# Plotting

### Questions
- How can I plot my data?
- How can I save my plot for publishing?

### Objectives
- Create a time series plot showing a single data set.
- Create a scatter plot showing relationship between two data sets.

## `matplotlib` is the most widely used scientific plotting library in Python

- The Jupyter Notebook will render plots inline if we ask it to using a “magic” command.
- Commonly use a sub-library called `matplotlib.pyplot` is often imported as alias `plt`.

In [None]:
%matplotlib inline

In [None]:
import matplotlib.pyplot as plt

## Simple plots can be created using 2 series of data (x and y axis)

In [None]:
time = [0, 1, 2, 3]
position = [0, 100, 200, 300]

plt.plot(time, position)

## we can then use `plt.xlabel` and `plt.ylabel` to label our x and y axis

## Plot data directly from a Pandas dataframe.

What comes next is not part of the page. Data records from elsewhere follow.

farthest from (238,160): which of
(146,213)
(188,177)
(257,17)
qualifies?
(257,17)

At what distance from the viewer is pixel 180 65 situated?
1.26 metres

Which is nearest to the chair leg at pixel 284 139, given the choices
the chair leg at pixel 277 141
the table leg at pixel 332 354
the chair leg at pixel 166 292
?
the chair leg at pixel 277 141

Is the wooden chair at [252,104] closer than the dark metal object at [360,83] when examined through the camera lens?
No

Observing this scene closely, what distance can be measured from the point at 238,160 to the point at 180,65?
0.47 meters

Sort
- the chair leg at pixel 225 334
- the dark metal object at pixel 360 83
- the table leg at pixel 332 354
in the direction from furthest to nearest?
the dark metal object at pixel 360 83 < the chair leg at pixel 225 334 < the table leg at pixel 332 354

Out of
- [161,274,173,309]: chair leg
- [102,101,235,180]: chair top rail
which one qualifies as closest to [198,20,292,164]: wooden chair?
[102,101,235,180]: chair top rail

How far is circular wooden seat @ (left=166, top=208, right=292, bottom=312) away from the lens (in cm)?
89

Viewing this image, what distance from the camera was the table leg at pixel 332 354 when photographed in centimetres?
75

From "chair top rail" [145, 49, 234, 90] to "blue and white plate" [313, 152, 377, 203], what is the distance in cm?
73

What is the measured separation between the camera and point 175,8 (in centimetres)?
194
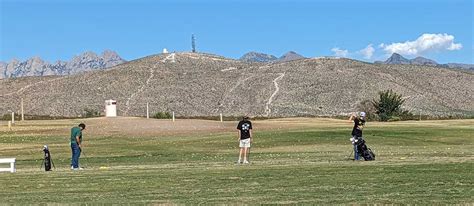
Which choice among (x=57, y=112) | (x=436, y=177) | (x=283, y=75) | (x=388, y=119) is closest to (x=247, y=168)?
(x=436, y=177)

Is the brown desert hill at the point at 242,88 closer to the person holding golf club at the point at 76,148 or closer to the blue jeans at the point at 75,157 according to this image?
the person holding golf club at the point at 76,148

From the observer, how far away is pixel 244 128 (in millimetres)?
32688

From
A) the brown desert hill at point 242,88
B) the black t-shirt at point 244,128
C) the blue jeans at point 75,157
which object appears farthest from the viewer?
the brown desert hill at point 242,88

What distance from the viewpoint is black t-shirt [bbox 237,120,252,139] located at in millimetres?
32594

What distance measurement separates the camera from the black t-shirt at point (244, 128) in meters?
32.6

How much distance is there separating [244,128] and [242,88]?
374 ft

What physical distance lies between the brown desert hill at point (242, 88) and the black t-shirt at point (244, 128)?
91317 mm

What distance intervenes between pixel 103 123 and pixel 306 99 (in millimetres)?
69862

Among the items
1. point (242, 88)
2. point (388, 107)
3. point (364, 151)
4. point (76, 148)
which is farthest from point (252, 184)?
point (242, 88)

- We can also plot Pandas dataframes.
- This implicitly uses `matplotlib.pyplot`.

In [None]:
import pandas as pd

data = pd.read_csv('data/gapminder_gdp_oceania.csv', index_col='country')

In [None]:
# Plot GDP per capita for Australia per year


In [None]:
# Plot GDP per capita for New Zealand per year


**Exercise**: Plot them together in the same figure

In [None]:
# Extract year from last 4 characters of each column name
# The current column names are structured as 'gdpPercap_(year)', 
# so we want to keep the (year) part only for clarity when plotting GDP vs. years
# To do this we use strip(), which removes from the string the characters stated in the argument
# This method works on strings, so we call str before strip()

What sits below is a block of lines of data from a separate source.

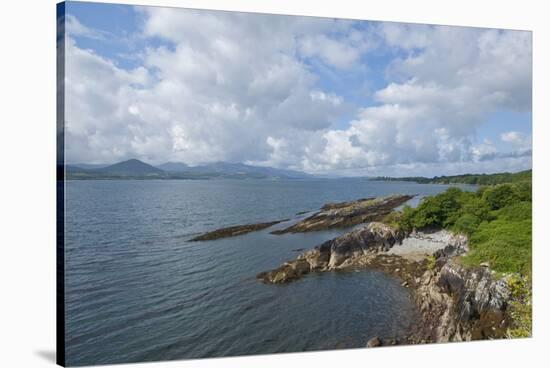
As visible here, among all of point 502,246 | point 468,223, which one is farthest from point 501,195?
point 502,246

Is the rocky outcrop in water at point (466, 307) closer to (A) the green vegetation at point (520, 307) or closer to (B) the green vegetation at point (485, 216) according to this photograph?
(A) the green vegetation at point (520, 307)

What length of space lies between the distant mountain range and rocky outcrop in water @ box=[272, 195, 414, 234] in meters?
0.90

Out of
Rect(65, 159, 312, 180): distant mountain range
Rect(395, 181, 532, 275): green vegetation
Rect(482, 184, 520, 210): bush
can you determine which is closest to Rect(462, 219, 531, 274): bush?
Rect(395, 181, 532, 275): green vegetation

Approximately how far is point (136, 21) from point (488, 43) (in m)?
6.67

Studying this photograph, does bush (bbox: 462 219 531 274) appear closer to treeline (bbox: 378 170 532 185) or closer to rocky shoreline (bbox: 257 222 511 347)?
rocky shoreline (bbox: 257 222 511 347)

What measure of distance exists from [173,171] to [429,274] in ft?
17.4

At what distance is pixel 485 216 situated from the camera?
955 cm

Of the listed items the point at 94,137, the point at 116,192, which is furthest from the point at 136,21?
the point at 116,192

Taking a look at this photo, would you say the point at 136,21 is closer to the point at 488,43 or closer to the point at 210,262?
the point at 210,262

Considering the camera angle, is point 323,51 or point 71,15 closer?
point 71,15

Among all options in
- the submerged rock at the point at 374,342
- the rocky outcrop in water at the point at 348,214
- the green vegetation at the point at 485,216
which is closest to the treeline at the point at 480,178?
the green vegetation at the point at 485,216

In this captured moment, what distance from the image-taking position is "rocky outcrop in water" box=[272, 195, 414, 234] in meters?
9.03

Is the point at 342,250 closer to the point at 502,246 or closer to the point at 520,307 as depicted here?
the point at 502,246

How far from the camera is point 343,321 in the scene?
8445mm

years = data.columns.str.strip('gdpPercap_')
print(years)

In [None]:
# Convert year values to integers, saving results back to dataframe

data.columns = years.astype(int)

In [None]:
# Plot GDP per capita for Australia and New Zealand per year


## Select and transform data, then plot it

- By default, DataFrame.plot plots with the rows as the X axis.
- We can transpose the data in order to plot multiple series using method `.T`.

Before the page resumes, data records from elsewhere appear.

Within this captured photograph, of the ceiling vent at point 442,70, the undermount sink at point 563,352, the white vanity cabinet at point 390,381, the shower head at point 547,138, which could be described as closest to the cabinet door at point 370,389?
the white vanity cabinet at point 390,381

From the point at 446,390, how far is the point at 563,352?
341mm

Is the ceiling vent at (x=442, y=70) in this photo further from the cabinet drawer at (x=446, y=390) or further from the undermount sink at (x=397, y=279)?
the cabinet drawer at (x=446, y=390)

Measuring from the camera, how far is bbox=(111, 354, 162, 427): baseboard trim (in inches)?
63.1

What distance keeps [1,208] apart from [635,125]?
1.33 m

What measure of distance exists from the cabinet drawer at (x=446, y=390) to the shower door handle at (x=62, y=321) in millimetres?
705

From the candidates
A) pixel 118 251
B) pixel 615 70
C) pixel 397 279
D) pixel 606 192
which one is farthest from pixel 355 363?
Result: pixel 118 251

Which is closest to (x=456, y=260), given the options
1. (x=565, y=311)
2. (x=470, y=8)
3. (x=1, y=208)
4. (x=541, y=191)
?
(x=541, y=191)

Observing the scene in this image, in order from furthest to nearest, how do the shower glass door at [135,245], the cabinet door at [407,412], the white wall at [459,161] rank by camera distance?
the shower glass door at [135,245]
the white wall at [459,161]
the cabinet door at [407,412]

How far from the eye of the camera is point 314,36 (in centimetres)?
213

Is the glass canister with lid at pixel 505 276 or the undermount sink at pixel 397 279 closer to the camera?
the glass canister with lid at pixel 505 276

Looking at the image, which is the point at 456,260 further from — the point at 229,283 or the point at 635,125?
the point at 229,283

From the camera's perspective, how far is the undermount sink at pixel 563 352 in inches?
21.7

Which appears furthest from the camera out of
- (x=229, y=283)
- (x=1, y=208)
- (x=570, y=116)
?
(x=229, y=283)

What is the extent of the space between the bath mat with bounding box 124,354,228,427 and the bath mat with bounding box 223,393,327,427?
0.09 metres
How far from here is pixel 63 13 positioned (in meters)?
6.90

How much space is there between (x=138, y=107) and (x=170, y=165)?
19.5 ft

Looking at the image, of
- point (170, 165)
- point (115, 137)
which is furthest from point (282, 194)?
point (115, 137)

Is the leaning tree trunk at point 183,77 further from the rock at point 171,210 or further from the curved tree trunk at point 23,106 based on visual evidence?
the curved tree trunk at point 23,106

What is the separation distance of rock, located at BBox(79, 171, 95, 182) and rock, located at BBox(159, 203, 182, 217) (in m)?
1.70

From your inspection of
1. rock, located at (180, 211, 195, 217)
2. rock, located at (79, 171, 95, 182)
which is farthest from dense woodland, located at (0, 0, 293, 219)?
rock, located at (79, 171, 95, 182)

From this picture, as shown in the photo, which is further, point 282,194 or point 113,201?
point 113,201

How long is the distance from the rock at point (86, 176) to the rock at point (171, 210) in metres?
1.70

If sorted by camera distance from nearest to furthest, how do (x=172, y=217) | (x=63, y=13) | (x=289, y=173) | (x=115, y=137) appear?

**Exercise**: Label x and y axis

In [None]:
data.T.plot()

## Many styles of plot are available.

For example, do a bar plot using a fancier style.

In [None]:
plt.style.use('ggplot')

# bar plot
data.T.plot(kind='bar')

# add label
plt.ylabel('GDP per capita')

## Data can also be plotted by calling the matplotlib `plot` function directly

- The command is `plt.plot(x, y)`
- The color / format of markers can also be specified as an optical argument: e.g. ‘b-‘ is a blue line, ‘g–’ is a green dashed line.

In [None]:
years = data.columns
gdp_australia = data.loc['Australia']

plt.plot(years, gdp_australia, 'g--')

## Can plot many sets of data together

In [None]:
# Select two countries' worth of data.

gdp_australia = data.loc['Australia']
gdp_nz = data.loc['New Zealand']

In [None]:
# Plot with differently-colored markers.
plt.plot(years, gdp_australia, 'b-', label='Australia')
plt.plot(years, gdp_nz, 'g-', label='New Zealand')

# Add legend
plt.legend()

# Add labels
plt.xlabel('Year')
plt.ylabel('GDP per capita ($)')

In [None]:
# Defining location for the legend

plt.legend(loc='upper left')

**Exercise**
- Plot a scatter plot correlating the GDP of Australia and New Zealand
- Use either `plt.scatter` or `DataFrame.plot.scatter`

In [None]:
plt.scatter(gdp_australia, gdp_nz)

In [None]:
data.T.plot.scatter(x = 'Australia', y = 'New Zealand')

## Minima and Maxima

**Exercise**

1) Fill in the blanks below to plot the minimum GDP per capita over time for all the countries in Europe.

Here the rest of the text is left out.